Jessica felt her arm jolt as one set of tendrils lashed up the length of her right arm to catch her gloved fingers. Each finger was pulled in a different direction, but the metal reinforcement in the outer glove held, and her hand wasn’t crumpled like tissue paper.
“Relaxation exercises, Sveta. Don’t try to fight the instincts all at once, don’t worry about me…”
Sveta convulsed, contorted, and every part of her drew tighter. Jessica heard something metal give way, felt a small component tap her shoulder, bouncing around the interior of the outer suit before settling in her boot.
Calm. Sound calm. “…Just focus on your extremities. Flex them, release them, repeat.”
Another contortion. Jessica forced herself to take a deep breath, simultaneously cursing whoever had let this defective equipment go back in the changing room.
“I’m so sorry,” Sveta said. “I’m trying, but it’s making it worse.”
“Take your time,” she replied, defying every instinct that was telling her to get out of this dangerous situation: to press the button, fight or panic. Like Sveta’s, her instincts weren’t serving her best interests here. Unlike Sveta, she could fight them.

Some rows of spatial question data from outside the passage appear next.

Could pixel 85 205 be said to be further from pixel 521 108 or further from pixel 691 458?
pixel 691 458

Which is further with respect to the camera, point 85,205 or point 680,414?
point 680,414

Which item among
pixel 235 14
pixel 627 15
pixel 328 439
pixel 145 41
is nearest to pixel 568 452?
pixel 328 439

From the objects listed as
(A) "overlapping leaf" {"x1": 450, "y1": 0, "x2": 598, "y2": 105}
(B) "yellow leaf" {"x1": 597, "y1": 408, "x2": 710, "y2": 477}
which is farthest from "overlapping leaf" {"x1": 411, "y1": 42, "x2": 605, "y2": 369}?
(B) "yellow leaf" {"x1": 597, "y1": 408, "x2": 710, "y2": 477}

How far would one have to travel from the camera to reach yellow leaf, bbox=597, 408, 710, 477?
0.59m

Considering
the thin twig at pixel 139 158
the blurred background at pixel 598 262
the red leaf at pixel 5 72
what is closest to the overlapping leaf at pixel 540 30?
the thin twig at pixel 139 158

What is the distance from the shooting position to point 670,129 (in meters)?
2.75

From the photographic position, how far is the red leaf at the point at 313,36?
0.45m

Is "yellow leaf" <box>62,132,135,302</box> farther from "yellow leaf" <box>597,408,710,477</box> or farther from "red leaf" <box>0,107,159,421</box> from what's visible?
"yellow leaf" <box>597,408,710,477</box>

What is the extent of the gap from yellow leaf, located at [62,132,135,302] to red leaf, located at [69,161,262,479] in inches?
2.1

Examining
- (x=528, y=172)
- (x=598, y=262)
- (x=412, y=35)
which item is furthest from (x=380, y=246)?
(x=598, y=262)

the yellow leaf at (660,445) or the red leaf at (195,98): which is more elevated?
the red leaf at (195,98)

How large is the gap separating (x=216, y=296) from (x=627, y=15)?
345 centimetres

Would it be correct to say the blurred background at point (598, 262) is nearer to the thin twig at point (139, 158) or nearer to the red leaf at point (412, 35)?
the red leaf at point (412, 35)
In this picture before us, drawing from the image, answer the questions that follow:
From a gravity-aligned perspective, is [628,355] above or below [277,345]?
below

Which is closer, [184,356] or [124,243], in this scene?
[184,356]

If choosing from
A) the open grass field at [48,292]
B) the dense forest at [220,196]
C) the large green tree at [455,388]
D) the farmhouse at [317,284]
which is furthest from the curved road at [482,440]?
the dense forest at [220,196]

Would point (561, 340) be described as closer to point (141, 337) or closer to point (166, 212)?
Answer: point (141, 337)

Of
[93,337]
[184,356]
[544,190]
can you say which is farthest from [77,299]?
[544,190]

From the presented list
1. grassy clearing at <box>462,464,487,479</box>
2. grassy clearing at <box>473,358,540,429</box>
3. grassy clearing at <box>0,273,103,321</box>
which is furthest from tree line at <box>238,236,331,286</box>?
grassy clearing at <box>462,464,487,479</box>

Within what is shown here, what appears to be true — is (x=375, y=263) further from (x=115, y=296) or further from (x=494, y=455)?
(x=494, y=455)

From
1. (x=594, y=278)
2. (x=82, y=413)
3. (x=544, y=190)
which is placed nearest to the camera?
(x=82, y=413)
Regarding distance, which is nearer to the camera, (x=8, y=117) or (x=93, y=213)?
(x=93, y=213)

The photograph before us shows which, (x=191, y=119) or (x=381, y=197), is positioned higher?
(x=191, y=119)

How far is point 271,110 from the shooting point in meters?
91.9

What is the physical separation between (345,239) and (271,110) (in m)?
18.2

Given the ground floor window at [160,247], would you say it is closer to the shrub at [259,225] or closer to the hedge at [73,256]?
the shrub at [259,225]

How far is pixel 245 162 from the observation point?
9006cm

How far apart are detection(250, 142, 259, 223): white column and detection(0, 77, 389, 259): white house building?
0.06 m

Sveta contorted, and an airbag gave way in the suit’s midsection.
“Oh!” Sveta said. She’d noticed, and the realization coincided with further constriction. “Oh, I’m sorry, Mrs. Yamada! No, no!”
“It’s fine,” Jessica lied. Too many things were going wrong with the suit, all at once. Why? There had to have been an altercation between another staff member and a violent patient. The only reason this many safeguards would be giving way would be if the suit had sustained recent damage.
Except it had gone unreported, and the suit had gone back on the shelf.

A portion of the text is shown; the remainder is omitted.